▶ Texto mostrado
□ □ □ □ □ □ □
Como yo leo a lo Alonso Quijano, para salir corriendo a los caminos a enderezar tuertos, me propongo poner por obra lo que dice. La risa de mi mujer me encanta. Soledades me quita, cárcel me arranca, como a Miguel Hernández.

Es la rosa, la lanza que desgrana, el agua que de pronto estalla en su alegría, la repentina ola de plata que le nace; su risa es para mis manos como una espada fresca, como dijo Neruda. Por eso noto tanto cuando se ríe con una carcajada impostada.

¿Cuándo? Cada vez que gasto una broma mala o una que fue buena hace diez años, pero la sigo gastando. O para consolar a una amiga por teléfono, como diciéndole que no le dé importancia a algo, que es para reírse, ja, ja. Echa su risa falsa sobre nuestros problemas. O cuando va a reñir a los niños y ríe por no gritar.
□ □ □ □ □ □ □
▶ Datos aportados
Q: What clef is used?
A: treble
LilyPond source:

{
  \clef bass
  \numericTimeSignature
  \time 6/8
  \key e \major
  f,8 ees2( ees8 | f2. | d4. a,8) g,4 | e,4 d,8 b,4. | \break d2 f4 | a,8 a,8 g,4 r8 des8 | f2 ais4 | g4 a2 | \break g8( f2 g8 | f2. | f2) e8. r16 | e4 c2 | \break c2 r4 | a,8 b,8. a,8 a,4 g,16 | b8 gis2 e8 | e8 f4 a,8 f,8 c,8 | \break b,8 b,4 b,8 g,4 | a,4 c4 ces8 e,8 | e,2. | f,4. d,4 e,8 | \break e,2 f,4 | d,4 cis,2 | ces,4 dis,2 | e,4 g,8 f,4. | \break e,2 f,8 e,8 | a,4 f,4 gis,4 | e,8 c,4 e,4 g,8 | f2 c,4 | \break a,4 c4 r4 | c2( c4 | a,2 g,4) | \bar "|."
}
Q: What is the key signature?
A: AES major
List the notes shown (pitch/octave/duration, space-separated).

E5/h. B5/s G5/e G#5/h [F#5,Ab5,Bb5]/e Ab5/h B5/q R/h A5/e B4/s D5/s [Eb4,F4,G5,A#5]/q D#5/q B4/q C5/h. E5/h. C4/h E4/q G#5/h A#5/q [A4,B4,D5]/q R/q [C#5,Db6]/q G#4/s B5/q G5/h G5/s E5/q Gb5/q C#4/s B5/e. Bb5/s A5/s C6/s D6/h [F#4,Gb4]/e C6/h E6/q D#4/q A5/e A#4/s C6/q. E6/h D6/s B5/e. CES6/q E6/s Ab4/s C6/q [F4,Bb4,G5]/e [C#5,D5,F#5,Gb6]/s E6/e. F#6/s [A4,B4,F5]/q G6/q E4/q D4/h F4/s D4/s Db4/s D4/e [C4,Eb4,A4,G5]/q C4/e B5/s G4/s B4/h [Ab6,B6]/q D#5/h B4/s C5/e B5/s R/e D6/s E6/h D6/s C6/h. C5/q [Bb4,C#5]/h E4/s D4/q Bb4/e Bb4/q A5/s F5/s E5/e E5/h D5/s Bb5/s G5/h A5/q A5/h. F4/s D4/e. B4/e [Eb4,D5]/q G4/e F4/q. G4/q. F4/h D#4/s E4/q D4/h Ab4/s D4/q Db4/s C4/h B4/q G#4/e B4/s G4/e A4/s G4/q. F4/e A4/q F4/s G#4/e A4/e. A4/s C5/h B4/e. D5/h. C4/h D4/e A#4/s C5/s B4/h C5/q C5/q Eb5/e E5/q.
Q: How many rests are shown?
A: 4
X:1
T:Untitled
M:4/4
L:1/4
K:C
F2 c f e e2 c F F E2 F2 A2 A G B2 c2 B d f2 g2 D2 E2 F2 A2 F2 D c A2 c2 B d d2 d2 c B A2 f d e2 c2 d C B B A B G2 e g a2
□ □ □ □ □ □ □
▶ Qué se pide
Duplica sin cambios el fragmento del texto sobre la risa que comienza con las palabras que contienen "Como yo leo" y termina con "a Miguel Hernández.". No hace falta recurrir a los datos.

▶ La respuesta
Como yo leo a lo Alonso Quijano, para salir corriendo a los caminos a enderezar tuertos, me propongo poner por obra lo que dice. La risa de mi mujer me encanta. Soledades me quita, cárcel me arranca, como a Miguel Hernández.